Waihiga Mwaura (born 6 June 1984) is a Kenyan journalist and BBC News presenter. He has presented the BBC News Focus on Africa programme since 2023. He won the 2018 BBC World News Komla Dumor Award. Mwaura has previously served in various capacities on Citizen TV.

== Early life and education ==
Mwaura was born on 6 June 1984 to parents who are both lawyers. He has two siblings. His family lived in Donholm and then the Westlands neighbourhood of Nairobi.
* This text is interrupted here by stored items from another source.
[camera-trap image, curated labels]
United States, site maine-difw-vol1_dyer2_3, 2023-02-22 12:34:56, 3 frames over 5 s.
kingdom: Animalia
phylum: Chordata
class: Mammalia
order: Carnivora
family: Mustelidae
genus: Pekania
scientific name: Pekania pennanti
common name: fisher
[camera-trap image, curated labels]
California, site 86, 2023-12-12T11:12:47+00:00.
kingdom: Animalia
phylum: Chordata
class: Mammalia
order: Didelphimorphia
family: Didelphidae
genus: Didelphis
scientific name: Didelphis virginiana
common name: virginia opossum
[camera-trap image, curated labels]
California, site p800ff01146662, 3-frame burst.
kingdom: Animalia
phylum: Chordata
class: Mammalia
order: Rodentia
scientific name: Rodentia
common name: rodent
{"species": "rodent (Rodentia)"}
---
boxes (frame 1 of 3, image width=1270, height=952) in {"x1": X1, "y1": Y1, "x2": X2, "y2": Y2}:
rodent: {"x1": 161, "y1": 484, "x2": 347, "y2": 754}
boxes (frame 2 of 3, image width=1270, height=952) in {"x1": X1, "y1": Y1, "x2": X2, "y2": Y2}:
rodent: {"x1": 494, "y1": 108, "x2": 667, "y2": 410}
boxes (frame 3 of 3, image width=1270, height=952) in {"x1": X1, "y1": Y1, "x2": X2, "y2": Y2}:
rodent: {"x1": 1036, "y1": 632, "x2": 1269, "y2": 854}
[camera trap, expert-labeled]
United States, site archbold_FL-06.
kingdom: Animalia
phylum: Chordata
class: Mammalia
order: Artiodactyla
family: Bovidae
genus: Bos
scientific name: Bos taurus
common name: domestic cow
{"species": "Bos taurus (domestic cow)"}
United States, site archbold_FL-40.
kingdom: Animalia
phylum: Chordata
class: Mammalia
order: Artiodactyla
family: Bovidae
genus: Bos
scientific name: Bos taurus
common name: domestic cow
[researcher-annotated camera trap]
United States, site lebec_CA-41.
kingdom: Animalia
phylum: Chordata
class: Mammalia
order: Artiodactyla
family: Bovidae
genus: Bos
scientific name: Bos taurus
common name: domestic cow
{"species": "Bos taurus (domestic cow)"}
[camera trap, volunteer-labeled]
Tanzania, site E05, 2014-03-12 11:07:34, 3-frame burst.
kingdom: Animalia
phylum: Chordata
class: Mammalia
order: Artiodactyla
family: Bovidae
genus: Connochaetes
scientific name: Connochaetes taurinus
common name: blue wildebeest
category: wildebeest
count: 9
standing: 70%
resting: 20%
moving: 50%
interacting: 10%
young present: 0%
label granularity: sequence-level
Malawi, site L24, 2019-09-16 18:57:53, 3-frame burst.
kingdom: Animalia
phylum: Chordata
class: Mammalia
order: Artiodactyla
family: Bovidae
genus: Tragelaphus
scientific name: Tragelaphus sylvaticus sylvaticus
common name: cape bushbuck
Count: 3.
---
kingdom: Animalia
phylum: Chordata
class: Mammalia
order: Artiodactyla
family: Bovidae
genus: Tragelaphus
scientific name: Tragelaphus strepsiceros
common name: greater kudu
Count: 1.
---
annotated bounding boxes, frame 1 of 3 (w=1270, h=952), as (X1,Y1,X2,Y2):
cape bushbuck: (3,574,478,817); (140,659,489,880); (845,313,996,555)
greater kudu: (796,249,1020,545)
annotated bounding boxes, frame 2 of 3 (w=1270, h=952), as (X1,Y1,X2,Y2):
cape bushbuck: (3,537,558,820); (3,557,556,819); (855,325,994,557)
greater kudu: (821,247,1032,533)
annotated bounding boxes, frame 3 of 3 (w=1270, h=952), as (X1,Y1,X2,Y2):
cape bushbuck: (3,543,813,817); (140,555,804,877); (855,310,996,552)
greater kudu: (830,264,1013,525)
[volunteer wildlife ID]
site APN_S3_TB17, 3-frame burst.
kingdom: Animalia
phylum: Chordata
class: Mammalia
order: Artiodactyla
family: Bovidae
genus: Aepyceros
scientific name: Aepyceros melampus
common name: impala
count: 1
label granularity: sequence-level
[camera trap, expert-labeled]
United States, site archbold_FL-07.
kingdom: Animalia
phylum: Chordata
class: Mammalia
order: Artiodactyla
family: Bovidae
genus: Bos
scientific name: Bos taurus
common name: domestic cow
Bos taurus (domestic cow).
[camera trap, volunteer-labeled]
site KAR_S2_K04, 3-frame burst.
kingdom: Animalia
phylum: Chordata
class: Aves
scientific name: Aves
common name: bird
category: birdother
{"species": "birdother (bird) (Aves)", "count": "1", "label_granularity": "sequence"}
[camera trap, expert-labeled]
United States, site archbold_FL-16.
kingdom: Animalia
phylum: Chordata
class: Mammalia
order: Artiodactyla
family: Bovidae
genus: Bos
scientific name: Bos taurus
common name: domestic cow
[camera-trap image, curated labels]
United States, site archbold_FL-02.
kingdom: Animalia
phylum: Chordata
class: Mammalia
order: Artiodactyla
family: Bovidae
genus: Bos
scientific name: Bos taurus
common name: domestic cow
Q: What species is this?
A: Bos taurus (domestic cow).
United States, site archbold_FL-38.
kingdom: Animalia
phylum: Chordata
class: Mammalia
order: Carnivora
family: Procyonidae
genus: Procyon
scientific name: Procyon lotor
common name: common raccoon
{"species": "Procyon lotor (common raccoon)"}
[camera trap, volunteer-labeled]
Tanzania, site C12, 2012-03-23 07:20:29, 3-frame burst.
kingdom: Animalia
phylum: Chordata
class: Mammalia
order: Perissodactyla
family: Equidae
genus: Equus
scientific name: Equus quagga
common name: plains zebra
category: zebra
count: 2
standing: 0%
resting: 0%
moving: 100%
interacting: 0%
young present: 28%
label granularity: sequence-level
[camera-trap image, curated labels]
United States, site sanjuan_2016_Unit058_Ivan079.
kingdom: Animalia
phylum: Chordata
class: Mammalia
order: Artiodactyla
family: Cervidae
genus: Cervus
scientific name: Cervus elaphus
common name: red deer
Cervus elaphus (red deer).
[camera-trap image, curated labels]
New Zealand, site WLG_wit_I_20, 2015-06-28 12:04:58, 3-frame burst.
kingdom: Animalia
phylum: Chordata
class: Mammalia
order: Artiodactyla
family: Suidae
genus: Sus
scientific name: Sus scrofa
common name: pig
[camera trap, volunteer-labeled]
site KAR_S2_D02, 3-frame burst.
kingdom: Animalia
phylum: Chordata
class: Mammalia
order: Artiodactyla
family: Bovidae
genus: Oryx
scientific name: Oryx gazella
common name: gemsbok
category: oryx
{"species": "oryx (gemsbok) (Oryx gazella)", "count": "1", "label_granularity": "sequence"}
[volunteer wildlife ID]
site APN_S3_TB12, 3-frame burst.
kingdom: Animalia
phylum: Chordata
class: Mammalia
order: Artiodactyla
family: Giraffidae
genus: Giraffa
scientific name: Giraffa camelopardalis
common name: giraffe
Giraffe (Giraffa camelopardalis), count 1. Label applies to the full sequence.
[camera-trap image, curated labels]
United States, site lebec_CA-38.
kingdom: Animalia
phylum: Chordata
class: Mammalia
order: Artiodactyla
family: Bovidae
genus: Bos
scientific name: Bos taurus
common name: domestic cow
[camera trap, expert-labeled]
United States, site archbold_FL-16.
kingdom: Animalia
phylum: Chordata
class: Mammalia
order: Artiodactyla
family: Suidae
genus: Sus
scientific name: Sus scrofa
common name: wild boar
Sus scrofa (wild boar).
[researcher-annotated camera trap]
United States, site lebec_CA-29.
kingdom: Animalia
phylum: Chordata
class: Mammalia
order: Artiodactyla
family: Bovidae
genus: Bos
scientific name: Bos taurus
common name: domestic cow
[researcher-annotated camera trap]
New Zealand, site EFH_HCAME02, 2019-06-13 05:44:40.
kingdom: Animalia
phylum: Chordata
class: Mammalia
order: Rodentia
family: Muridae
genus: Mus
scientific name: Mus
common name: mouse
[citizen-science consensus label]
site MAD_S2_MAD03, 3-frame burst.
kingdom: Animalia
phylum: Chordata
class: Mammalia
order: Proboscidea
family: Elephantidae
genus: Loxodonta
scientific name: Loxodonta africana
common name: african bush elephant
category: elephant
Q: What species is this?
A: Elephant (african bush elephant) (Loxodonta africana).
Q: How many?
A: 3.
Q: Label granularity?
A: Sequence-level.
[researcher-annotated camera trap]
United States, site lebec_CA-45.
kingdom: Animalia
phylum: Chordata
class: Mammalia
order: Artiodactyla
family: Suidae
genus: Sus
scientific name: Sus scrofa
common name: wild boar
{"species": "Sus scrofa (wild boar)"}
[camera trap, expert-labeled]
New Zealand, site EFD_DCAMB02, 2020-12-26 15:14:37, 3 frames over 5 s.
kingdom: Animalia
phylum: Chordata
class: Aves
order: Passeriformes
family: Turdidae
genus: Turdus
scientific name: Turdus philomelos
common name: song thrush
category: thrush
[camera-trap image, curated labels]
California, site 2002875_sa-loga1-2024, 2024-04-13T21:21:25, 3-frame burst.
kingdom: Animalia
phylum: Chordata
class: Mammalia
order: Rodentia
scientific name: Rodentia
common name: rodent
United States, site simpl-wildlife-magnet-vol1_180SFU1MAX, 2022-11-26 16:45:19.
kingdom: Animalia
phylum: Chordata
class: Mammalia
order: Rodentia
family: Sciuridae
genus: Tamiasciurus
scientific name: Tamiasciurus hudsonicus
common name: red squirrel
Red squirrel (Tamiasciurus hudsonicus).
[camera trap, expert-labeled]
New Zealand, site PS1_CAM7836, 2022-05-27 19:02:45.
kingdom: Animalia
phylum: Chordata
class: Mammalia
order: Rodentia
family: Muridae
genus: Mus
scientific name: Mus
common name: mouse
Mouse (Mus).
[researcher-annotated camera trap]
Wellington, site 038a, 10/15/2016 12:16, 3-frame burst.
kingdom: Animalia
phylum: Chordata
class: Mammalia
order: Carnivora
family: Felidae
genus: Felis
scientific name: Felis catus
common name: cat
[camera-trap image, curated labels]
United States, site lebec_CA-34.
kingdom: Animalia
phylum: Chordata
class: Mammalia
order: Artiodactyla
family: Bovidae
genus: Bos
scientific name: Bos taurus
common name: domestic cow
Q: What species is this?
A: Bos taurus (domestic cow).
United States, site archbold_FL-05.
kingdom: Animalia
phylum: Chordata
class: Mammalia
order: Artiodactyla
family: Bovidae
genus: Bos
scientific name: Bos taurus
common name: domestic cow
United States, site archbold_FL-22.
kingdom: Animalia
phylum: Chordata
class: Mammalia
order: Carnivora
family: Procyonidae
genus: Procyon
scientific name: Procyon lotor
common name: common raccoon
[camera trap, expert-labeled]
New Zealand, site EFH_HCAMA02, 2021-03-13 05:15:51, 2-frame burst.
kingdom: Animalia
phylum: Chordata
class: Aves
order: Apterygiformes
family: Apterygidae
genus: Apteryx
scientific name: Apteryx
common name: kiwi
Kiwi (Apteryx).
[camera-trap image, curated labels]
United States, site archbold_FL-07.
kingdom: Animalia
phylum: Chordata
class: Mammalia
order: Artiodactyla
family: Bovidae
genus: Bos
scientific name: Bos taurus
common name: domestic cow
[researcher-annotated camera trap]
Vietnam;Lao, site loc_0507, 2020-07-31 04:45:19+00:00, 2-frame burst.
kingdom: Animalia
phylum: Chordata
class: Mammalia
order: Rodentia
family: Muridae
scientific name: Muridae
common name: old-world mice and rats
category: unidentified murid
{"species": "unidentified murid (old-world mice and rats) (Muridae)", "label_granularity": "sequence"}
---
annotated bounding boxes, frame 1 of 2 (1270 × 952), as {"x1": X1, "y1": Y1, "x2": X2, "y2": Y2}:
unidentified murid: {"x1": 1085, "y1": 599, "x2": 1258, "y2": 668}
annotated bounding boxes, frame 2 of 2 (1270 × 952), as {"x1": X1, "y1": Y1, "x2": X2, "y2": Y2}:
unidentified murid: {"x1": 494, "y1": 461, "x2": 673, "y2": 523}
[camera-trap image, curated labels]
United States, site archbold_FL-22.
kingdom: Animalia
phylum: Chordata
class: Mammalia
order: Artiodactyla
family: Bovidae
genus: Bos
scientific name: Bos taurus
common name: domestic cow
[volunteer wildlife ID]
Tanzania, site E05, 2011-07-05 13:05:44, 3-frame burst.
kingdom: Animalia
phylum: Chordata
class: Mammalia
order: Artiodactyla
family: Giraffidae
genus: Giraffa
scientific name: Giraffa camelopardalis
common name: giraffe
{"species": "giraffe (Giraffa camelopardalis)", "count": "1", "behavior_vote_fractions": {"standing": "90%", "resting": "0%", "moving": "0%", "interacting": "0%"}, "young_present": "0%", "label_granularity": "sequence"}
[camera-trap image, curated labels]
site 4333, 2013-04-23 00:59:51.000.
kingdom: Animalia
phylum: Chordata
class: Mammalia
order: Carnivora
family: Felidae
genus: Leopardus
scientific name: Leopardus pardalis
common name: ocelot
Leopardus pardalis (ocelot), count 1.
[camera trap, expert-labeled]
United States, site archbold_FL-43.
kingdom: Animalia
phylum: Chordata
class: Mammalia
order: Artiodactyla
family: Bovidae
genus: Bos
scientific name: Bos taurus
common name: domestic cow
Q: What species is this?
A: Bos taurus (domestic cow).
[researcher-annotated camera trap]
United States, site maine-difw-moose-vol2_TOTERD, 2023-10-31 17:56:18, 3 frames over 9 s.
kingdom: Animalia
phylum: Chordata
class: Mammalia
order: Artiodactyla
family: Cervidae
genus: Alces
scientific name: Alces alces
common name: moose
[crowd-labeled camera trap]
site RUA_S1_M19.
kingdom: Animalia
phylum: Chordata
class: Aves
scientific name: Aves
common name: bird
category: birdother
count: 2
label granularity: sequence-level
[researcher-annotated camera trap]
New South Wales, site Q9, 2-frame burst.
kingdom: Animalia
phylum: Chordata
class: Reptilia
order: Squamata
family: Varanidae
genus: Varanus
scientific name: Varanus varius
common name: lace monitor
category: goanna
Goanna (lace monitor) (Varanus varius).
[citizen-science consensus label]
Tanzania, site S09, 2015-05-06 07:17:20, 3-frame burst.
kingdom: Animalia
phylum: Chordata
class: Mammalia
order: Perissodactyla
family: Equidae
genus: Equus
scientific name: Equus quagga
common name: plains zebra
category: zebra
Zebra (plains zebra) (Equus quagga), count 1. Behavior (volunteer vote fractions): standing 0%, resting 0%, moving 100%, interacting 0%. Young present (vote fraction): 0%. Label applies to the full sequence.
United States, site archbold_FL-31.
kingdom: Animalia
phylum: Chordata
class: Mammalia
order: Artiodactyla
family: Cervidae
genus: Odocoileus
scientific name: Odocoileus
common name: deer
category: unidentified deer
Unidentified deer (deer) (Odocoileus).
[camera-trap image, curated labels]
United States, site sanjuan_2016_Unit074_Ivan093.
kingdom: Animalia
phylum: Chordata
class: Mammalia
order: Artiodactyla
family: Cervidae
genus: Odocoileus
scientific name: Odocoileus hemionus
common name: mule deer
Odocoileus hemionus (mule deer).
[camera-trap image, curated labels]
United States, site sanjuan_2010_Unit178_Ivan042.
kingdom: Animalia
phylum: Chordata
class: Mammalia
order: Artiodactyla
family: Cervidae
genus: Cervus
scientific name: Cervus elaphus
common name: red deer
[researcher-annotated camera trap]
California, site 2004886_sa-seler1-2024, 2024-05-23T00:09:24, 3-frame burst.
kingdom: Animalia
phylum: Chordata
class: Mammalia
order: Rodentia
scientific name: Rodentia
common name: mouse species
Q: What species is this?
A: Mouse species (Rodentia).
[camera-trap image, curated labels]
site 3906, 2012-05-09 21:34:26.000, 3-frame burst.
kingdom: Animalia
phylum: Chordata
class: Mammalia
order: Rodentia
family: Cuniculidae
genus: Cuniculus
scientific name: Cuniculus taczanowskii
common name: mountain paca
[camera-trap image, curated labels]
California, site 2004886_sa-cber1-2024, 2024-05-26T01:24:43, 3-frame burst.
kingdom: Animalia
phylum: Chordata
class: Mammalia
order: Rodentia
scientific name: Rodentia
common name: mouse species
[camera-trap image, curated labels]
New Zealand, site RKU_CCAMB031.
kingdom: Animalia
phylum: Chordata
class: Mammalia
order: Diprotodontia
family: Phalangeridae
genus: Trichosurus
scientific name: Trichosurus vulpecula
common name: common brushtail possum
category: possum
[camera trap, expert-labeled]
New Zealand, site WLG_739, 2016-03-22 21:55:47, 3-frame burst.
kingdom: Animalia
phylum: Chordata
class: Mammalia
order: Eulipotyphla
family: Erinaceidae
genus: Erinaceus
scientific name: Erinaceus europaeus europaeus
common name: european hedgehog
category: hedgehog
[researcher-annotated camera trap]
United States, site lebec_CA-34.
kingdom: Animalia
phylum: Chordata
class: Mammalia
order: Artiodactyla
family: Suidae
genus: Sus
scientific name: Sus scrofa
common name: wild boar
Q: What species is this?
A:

He has a bachelor's degree in computer science from the African Nazarene University, and a master's degree in communications (Media Studies).

== Career ==
After graduation, Mwaura took an internship at a non-governmental organisation and worked briefly at a bank. His journalism career started in 2008 when he was employed as an intern on the Business Desk of Nation Media Group. He joined Citizen TV's producers Royal Media Services in 2009 where he worked as a producer, and as presenter on the Power Breakfast Show and on Citizen Weekend, as well as presenting the Zinduka show. He won the CNN's African Journalist Award, Sport Award in 2012, and in 2015, he won the Mohammed Amin Africa award. He later took on news presenting at Citizen TV. In 2018, he won the BBC World News Komla Dumor Award.

== Personal life ==
Mwaura is married to gospel singer Joyce Omondi. His younger sister Gathoni Mwaura died in 2022.

He is a Christian and worked as a master of ceremonies at his local church.

His father, David Mwaure Waihiga, unsuccessfully ran for President of Kenya in the 2022 Kenyan general election.